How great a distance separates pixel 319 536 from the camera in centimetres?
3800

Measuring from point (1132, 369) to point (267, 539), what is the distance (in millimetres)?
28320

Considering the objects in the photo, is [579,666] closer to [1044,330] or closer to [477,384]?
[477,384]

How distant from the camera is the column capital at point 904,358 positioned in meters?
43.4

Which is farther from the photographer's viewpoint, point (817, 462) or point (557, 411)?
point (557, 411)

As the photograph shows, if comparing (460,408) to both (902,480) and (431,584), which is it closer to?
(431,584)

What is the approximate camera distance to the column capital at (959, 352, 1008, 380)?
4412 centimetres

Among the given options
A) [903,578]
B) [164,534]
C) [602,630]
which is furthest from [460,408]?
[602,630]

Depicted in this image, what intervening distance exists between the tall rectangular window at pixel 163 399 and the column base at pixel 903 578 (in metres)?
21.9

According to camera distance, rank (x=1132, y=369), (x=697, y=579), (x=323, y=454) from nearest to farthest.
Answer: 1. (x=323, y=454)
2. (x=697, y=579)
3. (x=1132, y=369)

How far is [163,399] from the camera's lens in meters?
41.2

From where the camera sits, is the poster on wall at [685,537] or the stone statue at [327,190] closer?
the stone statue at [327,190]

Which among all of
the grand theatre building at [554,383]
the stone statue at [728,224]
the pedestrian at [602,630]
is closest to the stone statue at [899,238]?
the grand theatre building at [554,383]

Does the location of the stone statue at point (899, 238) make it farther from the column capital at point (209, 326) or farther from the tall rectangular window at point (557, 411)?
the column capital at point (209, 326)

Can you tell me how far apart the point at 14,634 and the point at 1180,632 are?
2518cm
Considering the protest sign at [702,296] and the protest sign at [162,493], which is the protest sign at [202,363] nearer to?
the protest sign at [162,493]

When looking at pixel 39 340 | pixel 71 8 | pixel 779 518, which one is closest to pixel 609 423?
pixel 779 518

Stated task | Repeat every row above word for word, line by line.

Answer to this task |
How great a distance separates pixel 319 536 from the camera in centimetres?
3800

Measuring from point (1132, 369) to point (267, 539), what is the distance (in millimetres)?
28320

Considering the objects in the photo, is [579,666] closer to [1044,330] or closer to [477,384]?
[477,384]

How distant from the camera is the column capital at point 904,358 positioned in meters?
43.4

Which is farther from the photographer's viewpoint, point (817, 462) or point (557, 411)?
point (557, 411)

As the photograph shows, if comparing (460,408) to both (902,480) and (431,584), which is it closer to?
(431,584)

What is the approximate camera distance to the column capital at (959, 352, 1008, 380)?
4412 centimetres

Among the given options
A) [903,578]
B) [164,534]
C) [602,630]
which is furthest from [460,408]?
[602,630]

Depicted in this image, what intervening distance exists between the tall rectangular window at pixel 163 399 and the column base at pixel 903 578 (in metres)?
21.9

According to camera distance, rank (x=1132, y=369), (x=697, y=579), (x=323, y=454) from nearest to farthest.
Answer: 1. (x=323, y=454)
2. (x=697, y=579)
3. (x=1132, y=369)

How far is [163,399] from the camera's lens in meters?
41.2

From where the camera sits, is the poster on wall at [685,537] or the stone statue at [327,190] closer?
the stone statue at [327,190]

Which among all of
the grand theatre building at [554,383]
the stone statue at [728,224]
the pedestrian at [602,630]
is closest to the stone statue at [899,238]?
the grand theatre building at [554,383]

Does the location of the stone statue at point (899, 238) make it farther from the column capital at point (209, 326) or farther from the tall rectangular window at point (557, 411)?
the column capital at point (209, 326)

Can you tell me how far apart the point at 14,634 and the point at 1180,632 are?
2518cm
Considering the protest sign at [702,296] and the protest sign at [162,493], which is the protest sign at [202,363] nearer to?
the protest sign at [162,493]

When looking at pixel 39 340 | pixel 71 8 | pixel 779 518, which one is closest to pixel 609 423?
pixel 779 518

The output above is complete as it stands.